SET EXERCISE:
Answer these questions from the passage on Irigaray's ethics below.
(a) What two kinds of being does the prologue say the angel is?
(b) According to Between East and West, what do the masculine and men need to regain?
(c) Between which two pairs do angels mediate, according to the paragraph marked <16>?

READING TEXT:
--- --- ---
PROLOGUE: This section offers a brief overview of the role Tantric philosophy plays in Irigaray's ethics, and expounds on the symbol of the angel as both heavenly and earthly being, an interval dweller. This short explication of the angel is a prelude to the next section on the integration and interaction of mind and body, heavenly and earthly (transcendent and sensible), and of the two "opposites" that can enact this integration: man and woman. Here, the essay also hints at the ideal of subjectivity, the poet, as an archetype that men and women can access in order to enter more respectful and fruitful personal and cultural interactions.

<16> One lesson of Tantra-as-trope and of the Diotiman relation is that "desire occupies or designates the place of the interval," a place that expands, contracts, increases and decreases in time and space; it is not a box with sides and one set of dimensions (Irigaray An Ethics 9). The interval between two subjects who take each other as subject-selves protects the possibility of double-desire which establishes a "chiasmus or a double loop in which each can go toward the other and come back to itself" (9). The interval creates and assumes the establishment in history of a "double pole of attraction and support" of both masculine and feminine subjectivities which would ensure "the separation that articulates every encounter and makes possible speech, promises, alliances" (9). As Irigaray argues in Between East and West, the masculine and men need to regain their connection to the natural and the body, while the feminine and women need to attain contact with the cultural and symbolic so that exchanges between them become more fully possible (85, 89-90). Angels are Irigaray's symbol for this double desire, this Eros; they are agents, go-betweens. The spiritual overtones are intended. Angels are transcendent with regard to humans in the traditional mythologies; they represent our limitations as earthly creatures, and they represent the better angels of our human nature. They mediate between God and humans, between masculine and feminine: "The link uniting or reuniting the masculine and the feminine must be horizontal and vertical, terrestrial and heavenly." As Irigaray writes of them, angels:

would circulate as mediators of that which has not yet happened …. Endlessly reopening the enclosure of the universe, of universes, of identities, the unfoldings of actions, of history.
--- --- ---
EXTRACTED DATA:
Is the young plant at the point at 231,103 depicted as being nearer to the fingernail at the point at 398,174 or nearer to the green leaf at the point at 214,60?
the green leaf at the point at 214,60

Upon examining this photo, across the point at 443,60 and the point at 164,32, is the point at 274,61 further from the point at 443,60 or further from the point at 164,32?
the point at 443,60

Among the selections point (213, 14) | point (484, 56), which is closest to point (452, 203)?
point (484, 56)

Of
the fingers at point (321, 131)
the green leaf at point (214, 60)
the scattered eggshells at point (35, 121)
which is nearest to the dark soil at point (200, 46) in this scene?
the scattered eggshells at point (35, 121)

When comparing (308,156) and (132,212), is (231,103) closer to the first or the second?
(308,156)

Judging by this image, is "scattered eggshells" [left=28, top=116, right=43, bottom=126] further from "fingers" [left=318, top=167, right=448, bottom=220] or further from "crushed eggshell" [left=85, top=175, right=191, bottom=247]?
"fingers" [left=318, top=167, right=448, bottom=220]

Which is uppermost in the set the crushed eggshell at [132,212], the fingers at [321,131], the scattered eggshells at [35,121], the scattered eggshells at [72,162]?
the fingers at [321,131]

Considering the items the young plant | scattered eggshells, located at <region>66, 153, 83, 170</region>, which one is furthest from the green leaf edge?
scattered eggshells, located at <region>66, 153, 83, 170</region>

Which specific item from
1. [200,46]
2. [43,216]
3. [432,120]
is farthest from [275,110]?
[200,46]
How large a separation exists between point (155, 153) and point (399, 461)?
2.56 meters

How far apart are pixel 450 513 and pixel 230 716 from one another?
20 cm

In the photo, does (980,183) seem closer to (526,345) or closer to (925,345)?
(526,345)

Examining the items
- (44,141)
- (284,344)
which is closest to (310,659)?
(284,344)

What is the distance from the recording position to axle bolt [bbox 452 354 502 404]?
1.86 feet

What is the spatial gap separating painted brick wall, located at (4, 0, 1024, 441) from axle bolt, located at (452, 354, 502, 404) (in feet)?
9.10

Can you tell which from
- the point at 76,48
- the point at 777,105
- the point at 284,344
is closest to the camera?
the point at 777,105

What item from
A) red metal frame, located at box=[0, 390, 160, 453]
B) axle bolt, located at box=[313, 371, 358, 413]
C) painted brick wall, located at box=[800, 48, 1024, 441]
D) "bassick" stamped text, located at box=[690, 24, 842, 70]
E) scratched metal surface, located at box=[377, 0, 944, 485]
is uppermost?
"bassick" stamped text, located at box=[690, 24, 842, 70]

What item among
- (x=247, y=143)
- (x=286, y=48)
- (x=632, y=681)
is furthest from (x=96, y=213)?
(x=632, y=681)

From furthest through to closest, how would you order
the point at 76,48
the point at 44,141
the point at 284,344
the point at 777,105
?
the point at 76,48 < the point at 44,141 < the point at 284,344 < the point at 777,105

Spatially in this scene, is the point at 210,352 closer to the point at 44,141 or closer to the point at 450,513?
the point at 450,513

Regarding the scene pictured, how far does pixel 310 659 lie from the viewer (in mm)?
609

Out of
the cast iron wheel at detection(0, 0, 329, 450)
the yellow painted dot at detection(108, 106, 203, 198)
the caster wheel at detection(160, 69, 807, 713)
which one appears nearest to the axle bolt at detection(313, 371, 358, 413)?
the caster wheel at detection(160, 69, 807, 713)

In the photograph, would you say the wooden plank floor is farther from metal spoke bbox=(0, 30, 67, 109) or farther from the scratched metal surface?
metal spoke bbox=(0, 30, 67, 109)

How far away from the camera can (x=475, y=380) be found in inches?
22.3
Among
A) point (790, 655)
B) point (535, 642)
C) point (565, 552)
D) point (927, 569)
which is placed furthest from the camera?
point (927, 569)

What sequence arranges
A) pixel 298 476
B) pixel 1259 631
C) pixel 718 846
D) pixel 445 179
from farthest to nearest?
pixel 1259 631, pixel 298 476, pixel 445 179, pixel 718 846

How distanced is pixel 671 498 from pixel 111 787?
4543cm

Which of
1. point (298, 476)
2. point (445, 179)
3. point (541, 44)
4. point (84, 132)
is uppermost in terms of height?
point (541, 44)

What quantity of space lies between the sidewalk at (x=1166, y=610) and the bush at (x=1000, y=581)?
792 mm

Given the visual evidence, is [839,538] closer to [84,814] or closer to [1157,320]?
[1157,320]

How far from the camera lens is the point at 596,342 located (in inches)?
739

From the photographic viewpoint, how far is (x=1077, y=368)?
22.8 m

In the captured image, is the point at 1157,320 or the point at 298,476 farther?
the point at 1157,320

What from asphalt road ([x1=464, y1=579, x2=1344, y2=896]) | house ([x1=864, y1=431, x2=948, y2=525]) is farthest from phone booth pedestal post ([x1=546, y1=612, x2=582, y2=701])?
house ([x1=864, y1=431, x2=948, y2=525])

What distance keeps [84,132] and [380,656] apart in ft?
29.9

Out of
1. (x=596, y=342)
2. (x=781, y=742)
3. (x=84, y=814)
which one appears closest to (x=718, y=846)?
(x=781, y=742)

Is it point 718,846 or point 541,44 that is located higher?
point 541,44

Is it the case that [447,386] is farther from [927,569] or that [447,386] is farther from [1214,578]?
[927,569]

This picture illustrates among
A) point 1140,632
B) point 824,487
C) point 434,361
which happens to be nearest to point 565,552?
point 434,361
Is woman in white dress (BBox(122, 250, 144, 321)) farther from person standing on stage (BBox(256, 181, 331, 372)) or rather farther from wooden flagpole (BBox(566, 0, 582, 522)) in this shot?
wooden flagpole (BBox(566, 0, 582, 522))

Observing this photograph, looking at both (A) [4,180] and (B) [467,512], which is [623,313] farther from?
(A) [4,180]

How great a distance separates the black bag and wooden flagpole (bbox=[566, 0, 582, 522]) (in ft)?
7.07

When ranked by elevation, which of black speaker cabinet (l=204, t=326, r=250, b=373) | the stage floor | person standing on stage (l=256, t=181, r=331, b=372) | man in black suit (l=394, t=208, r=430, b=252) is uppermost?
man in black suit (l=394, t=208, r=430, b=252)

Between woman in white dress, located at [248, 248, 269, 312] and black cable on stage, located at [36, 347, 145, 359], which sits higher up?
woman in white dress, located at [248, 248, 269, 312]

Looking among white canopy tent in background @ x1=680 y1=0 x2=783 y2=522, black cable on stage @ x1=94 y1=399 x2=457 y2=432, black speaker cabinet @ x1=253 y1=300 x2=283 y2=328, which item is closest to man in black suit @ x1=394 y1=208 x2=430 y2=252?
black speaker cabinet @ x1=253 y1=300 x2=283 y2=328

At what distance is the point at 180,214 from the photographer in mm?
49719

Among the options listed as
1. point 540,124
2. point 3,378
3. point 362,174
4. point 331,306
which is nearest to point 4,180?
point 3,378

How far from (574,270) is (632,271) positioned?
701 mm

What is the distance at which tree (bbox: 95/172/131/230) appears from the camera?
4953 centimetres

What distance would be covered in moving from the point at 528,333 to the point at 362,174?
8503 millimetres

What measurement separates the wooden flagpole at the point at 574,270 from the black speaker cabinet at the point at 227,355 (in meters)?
--- --- ---
TASK RESULT:
(a) Both a heavenly and an earthly being, an interval dweller.
(b) Their connection to the natural and the body.
(c) Between God and humans, and between masculine and feminine.